According to The New York Times, Mazars USA has given the records to a key House committee:
“After a yearslong legal fight, the House Oversight Committee has received a first trove of documents from the firm, which recently entered into a legal settlement agreeing to produce a range of financial documents from several years before Mr. Trump took office and during his early presidency. Mazars said in February it could no longer stand behind a decade of annual financial statements it had prepared for the Trump Organization.”
The chair of the committee, Rep. Carolyn Maloney (D-NY) confirmed that Mazars was indeed cooperating and providing documents:
Maloney also noted that her committee was the only one in Congress to obtain any of the Mazars documents.
The Times also notes that news of the document handover has been a long time coming:
“The Oversight Committee has been in a lengthy struggle to obtain financial documents from Mr. Trump as part of its investigation into allegations of conflicts of interest, inadequate financial disclosures and violations of the emoluments clauses of the Constitution, which bar the president from receiving profits from a domestic or foreign government other than his official compensation. In 2019, Michael D. Cohen, Mr. Trump’s former personal attorney, testified before the committee that Mr. Trump’s financial statements had falsely represented the former president’s assets and liabilities and that Mr. Trump had ‘inflated his total assets when it served his purposes’ and, at other times, ‘deflated his assets to reduce his real estate taxes.'”

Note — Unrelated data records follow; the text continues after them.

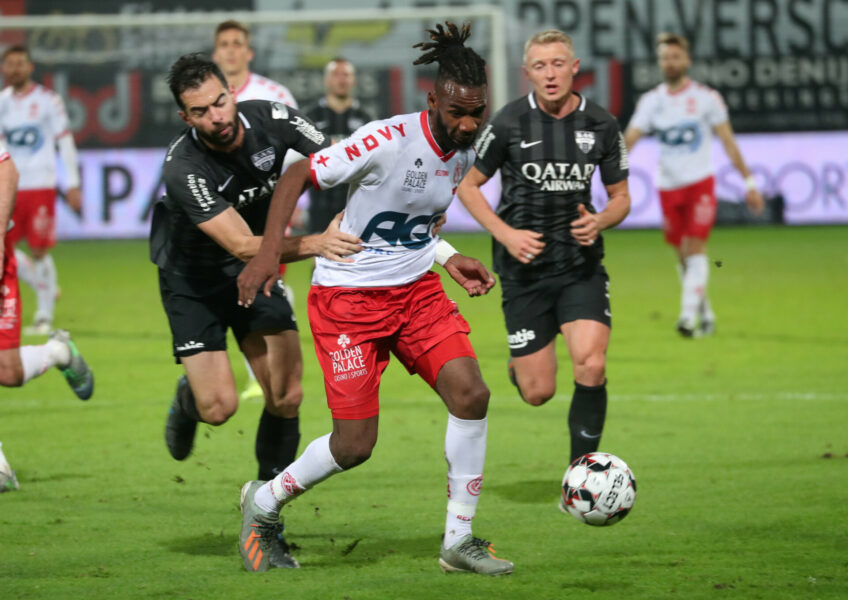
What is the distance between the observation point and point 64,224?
20.6 meters

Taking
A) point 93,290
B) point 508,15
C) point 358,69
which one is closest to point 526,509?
point 93,290

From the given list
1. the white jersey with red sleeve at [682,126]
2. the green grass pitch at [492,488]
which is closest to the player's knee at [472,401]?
the green grass pitch at [492,488]

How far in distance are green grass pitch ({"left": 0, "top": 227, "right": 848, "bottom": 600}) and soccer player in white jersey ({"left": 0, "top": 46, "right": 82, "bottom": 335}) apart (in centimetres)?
89

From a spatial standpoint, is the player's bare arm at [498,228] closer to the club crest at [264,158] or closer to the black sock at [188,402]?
the club crest at [264,158]

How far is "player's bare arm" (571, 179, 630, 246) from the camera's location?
5.88m

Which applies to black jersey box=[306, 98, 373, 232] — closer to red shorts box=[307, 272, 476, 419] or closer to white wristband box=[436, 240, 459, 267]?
white wristband box=[436, 240, 459, 267]

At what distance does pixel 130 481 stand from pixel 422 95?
13714 millimetres

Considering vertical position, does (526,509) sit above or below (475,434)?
below

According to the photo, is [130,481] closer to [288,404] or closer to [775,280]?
[288,404]

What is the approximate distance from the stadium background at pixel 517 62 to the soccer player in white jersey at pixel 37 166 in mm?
6953

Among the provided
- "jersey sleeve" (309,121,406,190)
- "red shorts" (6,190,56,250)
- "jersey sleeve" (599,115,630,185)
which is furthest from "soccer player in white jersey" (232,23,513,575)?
"red shorts" (6,190,56,250)

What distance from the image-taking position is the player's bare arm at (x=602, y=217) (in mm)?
5879

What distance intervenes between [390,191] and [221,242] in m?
0.74

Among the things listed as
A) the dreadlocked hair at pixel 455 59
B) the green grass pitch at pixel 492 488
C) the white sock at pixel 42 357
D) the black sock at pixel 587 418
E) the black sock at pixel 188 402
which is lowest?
the green grass pitch at pixel 492 488
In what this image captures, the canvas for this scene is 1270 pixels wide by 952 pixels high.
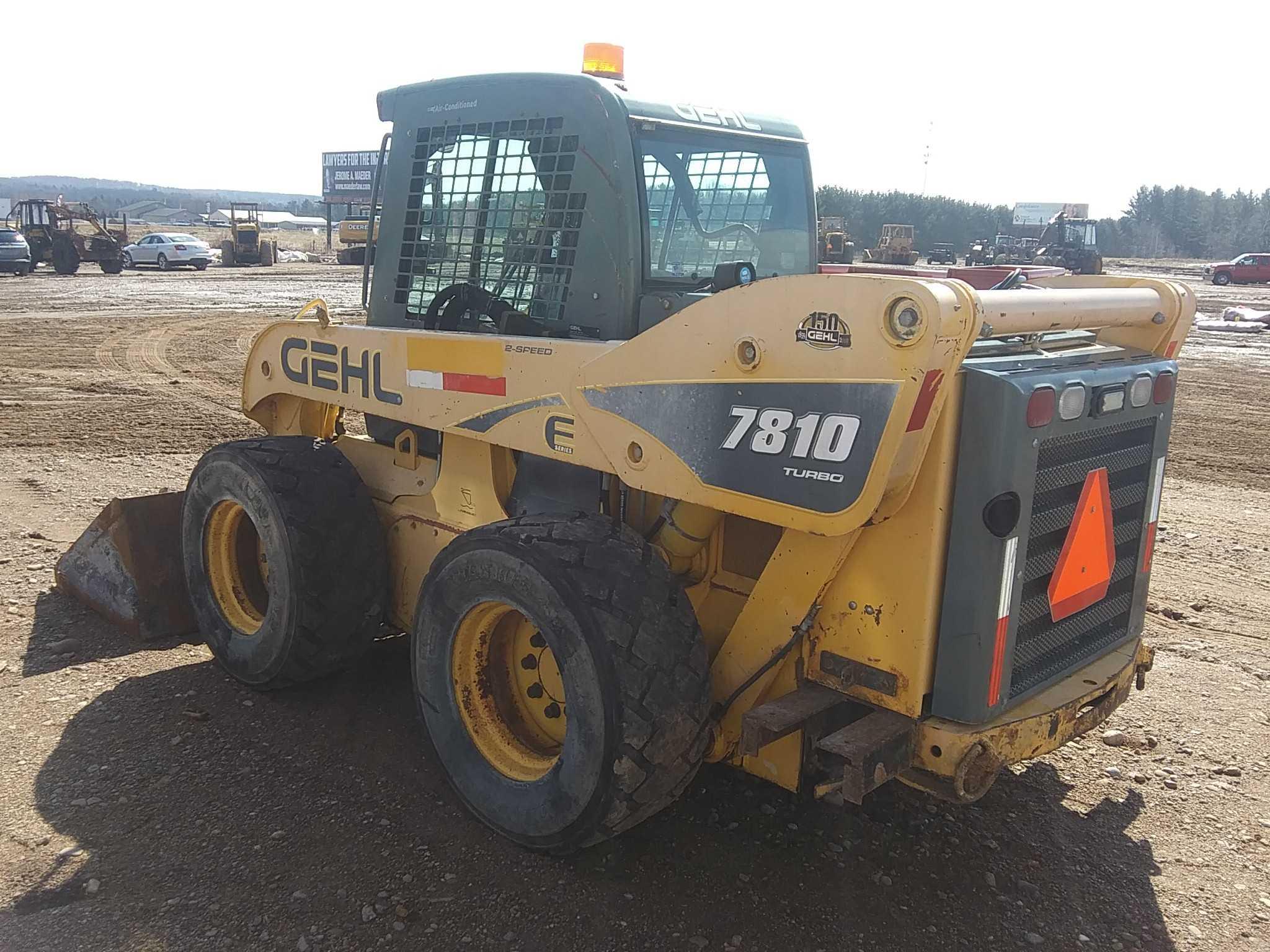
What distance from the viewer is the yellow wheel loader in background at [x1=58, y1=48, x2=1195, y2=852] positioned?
2.75 metres

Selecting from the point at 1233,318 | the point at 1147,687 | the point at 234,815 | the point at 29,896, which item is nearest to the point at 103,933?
the point at 29,896

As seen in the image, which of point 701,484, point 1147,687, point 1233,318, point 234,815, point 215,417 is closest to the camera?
point 701,484

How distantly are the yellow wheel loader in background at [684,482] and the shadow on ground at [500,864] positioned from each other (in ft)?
0.91

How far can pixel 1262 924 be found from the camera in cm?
327

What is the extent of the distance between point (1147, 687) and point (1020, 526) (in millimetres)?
2598

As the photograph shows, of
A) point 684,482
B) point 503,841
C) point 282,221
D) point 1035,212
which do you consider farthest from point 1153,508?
point 282,221

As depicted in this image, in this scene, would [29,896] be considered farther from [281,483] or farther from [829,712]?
[829,712]

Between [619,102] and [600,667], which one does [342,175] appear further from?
[600,667]

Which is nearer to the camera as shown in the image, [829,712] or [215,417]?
[829,712]

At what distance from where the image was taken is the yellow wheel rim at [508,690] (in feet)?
11.6

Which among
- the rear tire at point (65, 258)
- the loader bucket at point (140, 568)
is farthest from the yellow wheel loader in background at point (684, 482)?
the rear tire at point (65, 258)

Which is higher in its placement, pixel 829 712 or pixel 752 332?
pixel 752 332

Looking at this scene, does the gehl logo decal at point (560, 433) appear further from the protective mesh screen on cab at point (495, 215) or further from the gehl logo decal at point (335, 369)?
the gehl logo decal at point (335, 369)

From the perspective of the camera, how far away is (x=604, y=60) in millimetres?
3873
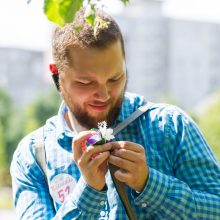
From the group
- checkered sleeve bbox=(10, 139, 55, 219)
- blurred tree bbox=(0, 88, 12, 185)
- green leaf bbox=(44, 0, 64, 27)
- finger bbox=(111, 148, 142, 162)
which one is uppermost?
green leaf bbox=(44, 0, 64, 27)

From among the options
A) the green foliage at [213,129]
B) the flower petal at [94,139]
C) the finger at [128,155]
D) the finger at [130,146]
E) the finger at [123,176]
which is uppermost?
the flower petal at [94,139]

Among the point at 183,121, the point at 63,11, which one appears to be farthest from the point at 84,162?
the point at 63,11

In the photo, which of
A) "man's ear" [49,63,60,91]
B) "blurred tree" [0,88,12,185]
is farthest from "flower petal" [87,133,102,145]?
"blurred tree" [0,88,12,185]

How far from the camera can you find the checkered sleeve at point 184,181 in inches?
87.2

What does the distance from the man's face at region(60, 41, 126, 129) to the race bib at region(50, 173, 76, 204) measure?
0.67 feet

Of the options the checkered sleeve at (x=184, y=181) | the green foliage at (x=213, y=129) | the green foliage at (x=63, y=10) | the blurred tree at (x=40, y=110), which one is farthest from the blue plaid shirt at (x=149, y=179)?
the blurred tree at (x=40, y=110)

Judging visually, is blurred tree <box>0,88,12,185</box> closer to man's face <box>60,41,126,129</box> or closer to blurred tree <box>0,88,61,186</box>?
blurred tree <box>0,88,61,186</box>

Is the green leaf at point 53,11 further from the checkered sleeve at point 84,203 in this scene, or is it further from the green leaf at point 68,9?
the checkered sleeve at point 84,203

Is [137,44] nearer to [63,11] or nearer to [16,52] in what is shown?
[16,52]

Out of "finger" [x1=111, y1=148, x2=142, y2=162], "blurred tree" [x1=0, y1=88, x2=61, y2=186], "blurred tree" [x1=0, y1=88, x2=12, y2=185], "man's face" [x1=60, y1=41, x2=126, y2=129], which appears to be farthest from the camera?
"blurred tree" [x1=0, y1=88, x2=61, y2=186]

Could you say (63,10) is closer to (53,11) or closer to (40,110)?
(53,11)

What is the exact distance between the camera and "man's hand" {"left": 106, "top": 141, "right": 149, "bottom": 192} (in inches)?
83.2

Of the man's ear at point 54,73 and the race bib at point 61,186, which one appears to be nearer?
the race bib at point 61,186

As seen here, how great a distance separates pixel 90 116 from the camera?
7.81ft
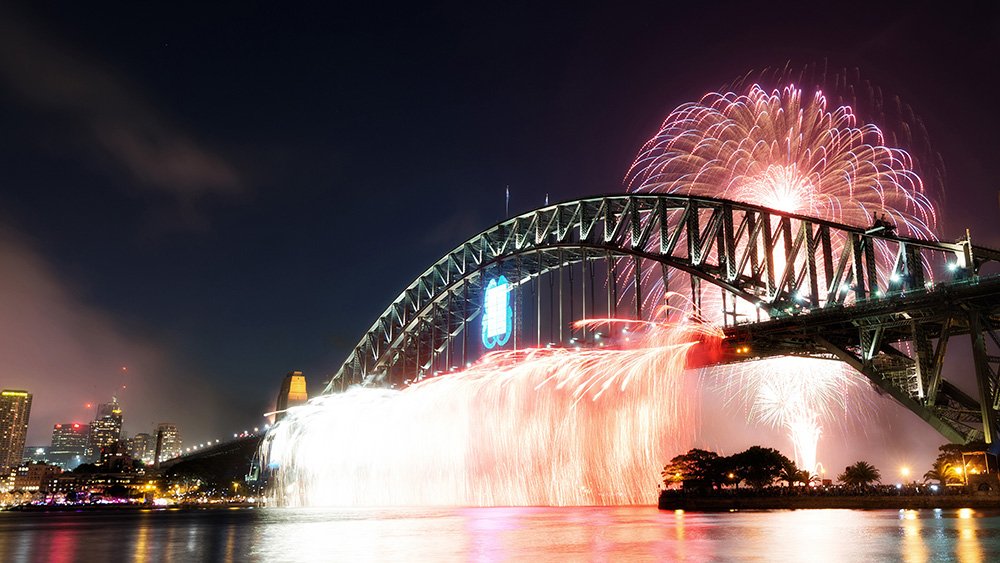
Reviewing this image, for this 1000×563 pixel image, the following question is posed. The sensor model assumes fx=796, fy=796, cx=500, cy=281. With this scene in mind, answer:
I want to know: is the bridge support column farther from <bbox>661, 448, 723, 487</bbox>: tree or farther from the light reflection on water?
<bbox>661, 448, 723, 487</bbox>: tree

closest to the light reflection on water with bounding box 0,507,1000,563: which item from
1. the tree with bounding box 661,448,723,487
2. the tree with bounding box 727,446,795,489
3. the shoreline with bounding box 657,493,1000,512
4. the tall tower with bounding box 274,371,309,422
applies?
the shoreline with bounding box 657,493,1000,512

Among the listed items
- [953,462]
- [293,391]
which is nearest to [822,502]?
[953,462]

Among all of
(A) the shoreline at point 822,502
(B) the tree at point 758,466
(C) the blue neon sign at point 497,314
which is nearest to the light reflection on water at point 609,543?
(A) the shoreline at point 822,502

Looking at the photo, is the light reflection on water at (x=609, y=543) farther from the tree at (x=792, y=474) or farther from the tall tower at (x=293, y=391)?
the tall tower at (x=293, y=391)

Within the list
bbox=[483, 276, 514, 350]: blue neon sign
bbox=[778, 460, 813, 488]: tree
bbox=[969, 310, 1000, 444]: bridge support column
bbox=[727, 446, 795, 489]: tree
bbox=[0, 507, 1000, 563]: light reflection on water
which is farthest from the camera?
bbox=[483, 276, 514, 350]: blue neon sign

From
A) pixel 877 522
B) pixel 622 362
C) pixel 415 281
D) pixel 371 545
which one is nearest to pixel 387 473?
pixel 415 281

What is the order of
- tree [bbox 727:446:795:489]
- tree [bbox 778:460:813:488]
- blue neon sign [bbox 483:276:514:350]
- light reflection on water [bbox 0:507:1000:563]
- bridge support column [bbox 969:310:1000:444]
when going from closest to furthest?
light reflection on water [bbox 0:507:1000:563], bridge support column [bbox 969:310:1000:444], tree [bbox 727:446:795:489], tree [bbox 778:460:813:488], blue neon sign [bbox 483:276:514:350]

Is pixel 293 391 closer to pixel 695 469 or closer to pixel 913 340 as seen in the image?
pixel 695 469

The agreement between Mazars and the Oversight Committee specifies “that Mazars must turn over any documents between 2014 and 2018 that indicate any false or undisclosed information about Mr. Trump’s assets, income or liabilities; communications related to any potential concerns that financial information provided by Mr. Trump’s companies was inaccurate; documents from November 2016 to 2018 related to the Old Post Office Building, a federal property in Washington that Mr. Trump’s company converted into a hotel through a lease deal; and documents from 2017 and 2018 related to relationships between Mr. Trump’s businesses and foreign states.”